At this moment, the music playing across the camp over the loudspeakers cuts off, and children’s voices sound out. Murray’s companion has requisitioned that phonograph, and Murray’s kids are now wishing a Merry Christmas to everyone in camp.

Then, Murray’s wife begins to sing. The crackling of the phonograph fades, and her voice, clear as a bell, carries “Have Yourself a Merry Little Christmas” over the snow-covered, moonlit tents.

Murray is alone in the shower tent and slumps down onto a bench, his eyes welling up. His companion smiles benevolently next to the turning record as he holds a mic up to the phonograph cone. A German-American G.I. clutches the hand of the dying man he helped to bring in, and weeps as the young soldier shakes and grimaces and pales. All the while, Murray’s wife sings.
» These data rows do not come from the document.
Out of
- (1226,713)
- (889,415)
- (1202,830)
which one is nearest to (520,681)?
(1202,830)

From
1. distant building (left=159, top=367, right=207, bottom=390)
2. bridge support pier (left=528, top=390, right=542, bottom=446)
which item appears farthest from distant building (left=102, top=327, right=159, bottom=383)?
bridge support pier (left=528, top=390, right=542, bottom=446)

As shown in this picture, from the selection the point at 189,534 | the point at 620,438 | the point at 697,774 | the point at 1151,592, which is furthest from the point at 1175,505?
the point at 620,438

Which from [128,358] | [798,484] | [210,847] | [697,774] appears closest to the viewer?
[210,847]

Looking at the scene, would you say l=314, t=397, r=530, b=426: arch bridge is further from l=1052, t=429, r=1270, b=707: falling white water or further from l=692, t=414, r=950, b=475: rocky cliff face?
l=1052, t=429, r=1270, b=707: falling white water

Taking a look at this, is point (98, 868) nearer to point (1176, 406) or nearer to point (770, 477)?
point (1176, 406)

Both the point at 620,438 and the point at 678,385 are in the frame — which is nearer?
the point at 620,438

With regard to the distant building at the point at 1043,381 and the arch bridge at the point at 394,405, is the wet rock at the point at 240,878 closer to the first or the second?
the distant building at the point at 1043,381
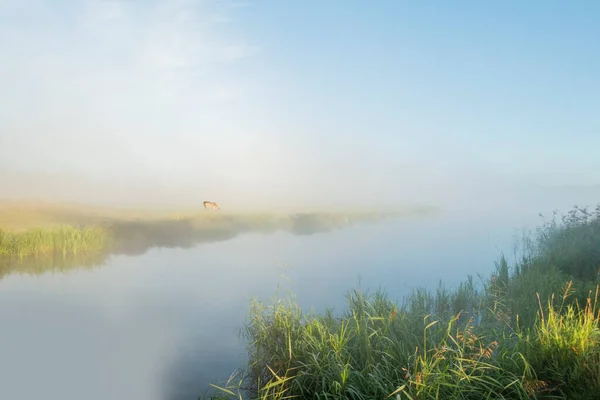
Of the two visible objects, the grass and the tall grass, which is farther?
the tall grass

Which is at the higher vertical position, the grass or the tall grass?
the tall grass

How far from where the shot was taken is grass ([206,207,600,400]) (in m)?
3.07

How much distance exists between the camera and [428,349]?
3.66m

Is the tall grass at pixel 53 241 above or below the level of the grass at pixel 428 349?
above

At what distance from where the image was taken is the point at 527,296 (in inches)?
201

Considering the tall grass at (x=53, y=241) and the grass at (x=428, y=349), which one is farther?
the tall grass at (x=53, y=241)

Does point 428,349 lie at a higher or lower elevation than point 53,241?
lower

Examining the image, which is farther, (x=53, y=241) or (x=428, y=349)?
(x=53, y=241)

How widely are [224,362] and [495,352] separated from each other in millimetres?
2783

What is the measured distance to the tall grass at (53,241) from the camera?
9.02 metres

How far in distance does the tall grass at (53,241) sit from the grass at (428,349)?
587 centimetres

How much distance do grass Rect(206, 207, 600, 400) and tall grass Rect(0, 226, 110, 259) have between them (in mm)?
5874

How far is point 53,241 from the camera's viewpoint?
9258 mm

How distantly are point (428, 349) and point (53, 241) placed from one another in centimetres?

In this moment we’re given a snapshot of “art,” that life-or-death concern the movie has had such a hard time showing to be a life-or-death concern. Rather than a visual surface, the sound of a voice comes out of the darkness from a far-away place, and brings into being a piece of music familiar to those hearing it but also new to them for being a unique performance. It seizes the attention of each character and crystallizes some part of his life for him: Murray weeps out of homesickness; Balaban smiles at the beauty of the music and the good thing he is doing; the German-American G.I. is wracked with a grief that spikes with the bitter irony of the song’s juxtaposition with the death at hand. The audience in turn receives all of this in a great, complicated bundle.

In one of its primary modes, art is about life, and here a single piece of art issues from silence and darkness—a kind of ‘beyond’—and brings out the juts and incongruous edges of life put under the strain of war. Here, The Monuments Men briefly grasps at the hem of a Big Idea. If it had hung on, who knows what sort of sharp and compelling film may have come into being. Instead, it backs away into the crowd, unsure of where it needs to go or what it’s supposed to do. The movie is lost, and as the monuments men themselves would tell us, there’s not much that’s sadder than lost art.